To install and customize vim, I have customize/vim:
apt-get -y install vim
wget -qO/root/.vimrc http://ec2web.mycompany.com/configs/os/.vimrc
echo 'alias vi=vim' >> /root/.bashrc
...where .vimrc is a customized file that I keep under the document root of the same web server where I keep my scripts.
Finally, install/puppet looks like this:
apt-get -y install puppet
wget -qO/etc/puppet/puppetd.conf http://ec2web.mycompany.com/configs/puppet/puppetd.conf
Here I am installing puppet via apt-get, then I'm downloading a custom puppetd.conf configuration, which points at puppetmaster as its server name (instead of the default, which is puppet). Finally, I restart puppet so that the new configuration takes effect.
Note that I want to keep these scripts to the bare minimum that allows me to:
1) ssh into the instance in case anything goes wrong
2) install and configure puppet so the instance can talk to the puppetmaster
The actual package and application installations and customizations on my newly launched image will be done through puppet, by associating the instance hostname with a node that is defined on the puppetmaster; I am also adding more entries to /etc/hosts as needed using puppet-specific mechanisms such as the 'host' type (as promised, blog post on this forthcoming...)
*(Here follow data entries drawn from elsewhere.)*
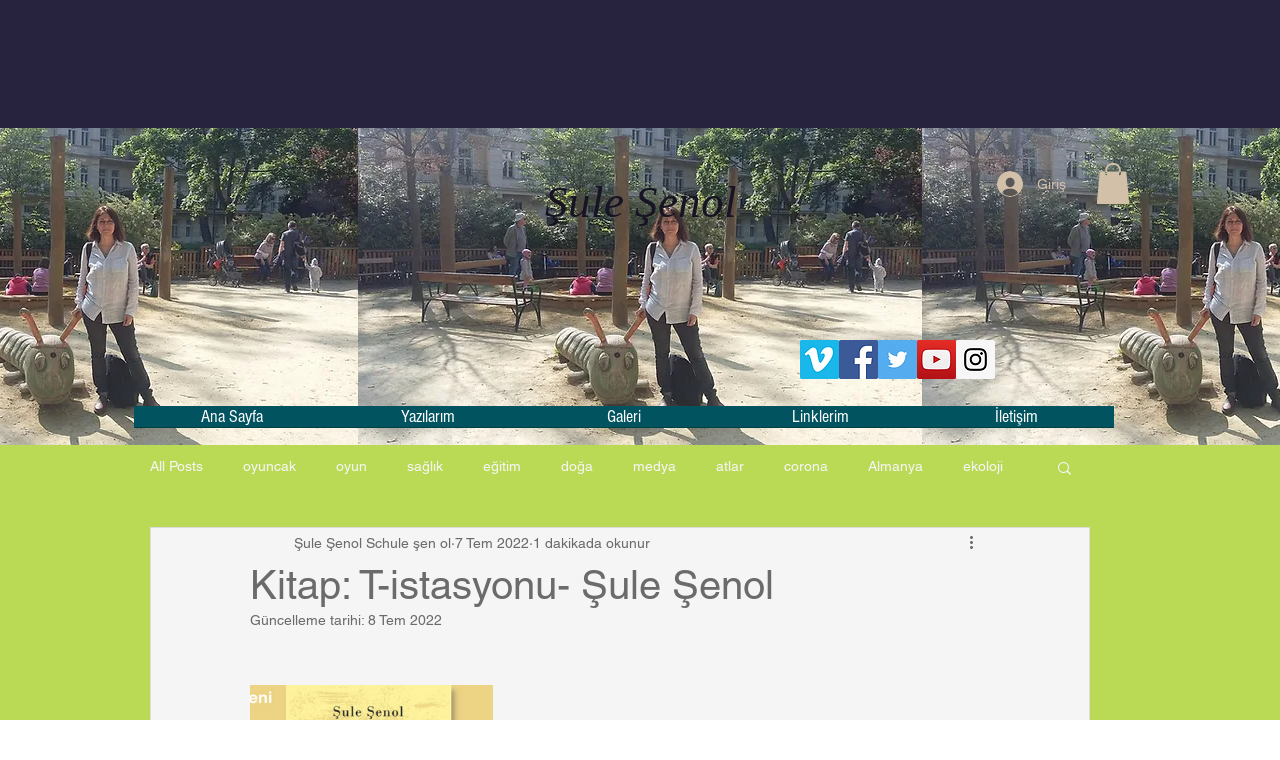

--- FILE ---
content_type: text/css; charset=utf-8
request_url: https://www.sulesenol.com/_serverless/pro-gallery-css-v4-server/layoutCss?ver=2&id=1fd62-not-scoped&items=3799_737_607&container=684.625_740_323_720&options=gallerySizeType:px%7CenableInfiniteScroll:true%7CtitlePlacement:SHOW_ON_HOVER%7CgridStyle:1%7CimageMargin:5%7CgalleryLayout:2%7CisVertical:true%7CnumberOfImagesPerRow:3%7CgallerySizePx:300%7CcubeRatio:1%7CcubeType:fill%7CgalleryThumbnailsAlignment:none
body_size: -265
content:
#pro-gallery-1fd62-not-scoped [data-hook="item-container"][data-idx="0"].gallery-item-container{opacity: 1 !important;display: block !important;transition: opacity .2s ease !important;top: 0px !important;left: 0px !important;right: auto !important;height: 243px !important;width: 243px !important;} #pro-gallery-1fd62-not-scoped [data-hook="item-container"][data-idx="0"] .gallery-item-common-info-outer{height: 100% !important;} #pro-gallery-1fd62-not-scoped [data-hook="item-container"][data-idx="0"] .gallery-item-common-info{height: 100% !important;width: 100% !important;} #pro-gallery-1fd62-not-scoped [data-hook="item-container"][data-idx="0"] .gallery-item-wrapper{width: 243px !important;height: 243px !important;margin: 0 !important;} #pro-gallery-1fd62-not-scoped [data-hook="item-container"][data-idx="0"] .gallery-item-content{width: 243px !important;height: 243px !important;margin: 0px 0px !important;opacity: 1 !important;} #pro-gallery-1fd62-not-scoped [data-hook="item-container"][data-idx="0"] .gallery-item-hover{width: 243px !important;height: 243px !important;opacity: 1 !important;} #pro-gallery-1fd62-not-scoped [data-hook="item-container"][data-idx="0"] .item-hover-flex-container{width: 243px !important;height: 243px !important;margin: 0px 0px !important;opacity: 1 !important;} #pro-gallery-1fd62-not-scoped [data-hook="item-container"][data-idx="0"] .gallery-item-wrapper img{width: 100% !important;height: 100% !important;opacity: 1 !important;} #pro-gallery-1fd62-not-scoped .pro-gallery-prerender{height:243px !important;}#pro-gallery-1fd62-not-scoped {height:243px !important; width:740px !important;}#pro-gallery-1fd62-not-scoped .pro-gallery-margin-container {height:243px !important;}#pro-gallery-1fd62-not-scoped .pro-gallery {height:243px !important; width:740px !important;}#pro-gallery-1fd62-not-scoped .pro-gallery-parent-container {height:243px !important; width:745px !important;}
Note that you need to make sure you have good security for the web server instance which is serving your scripts to runurl; Eric Hammond talks about using S3 for that, but it's too complicated IMO (you need to sign URL and expire them, etc.) In my case, I preferred to use an internal Apache instance with basic HTTP authentication, and to only allow traffic on port 80 from certain security groups within EC2 (my Apache server doubles as the puppetmaster BTW).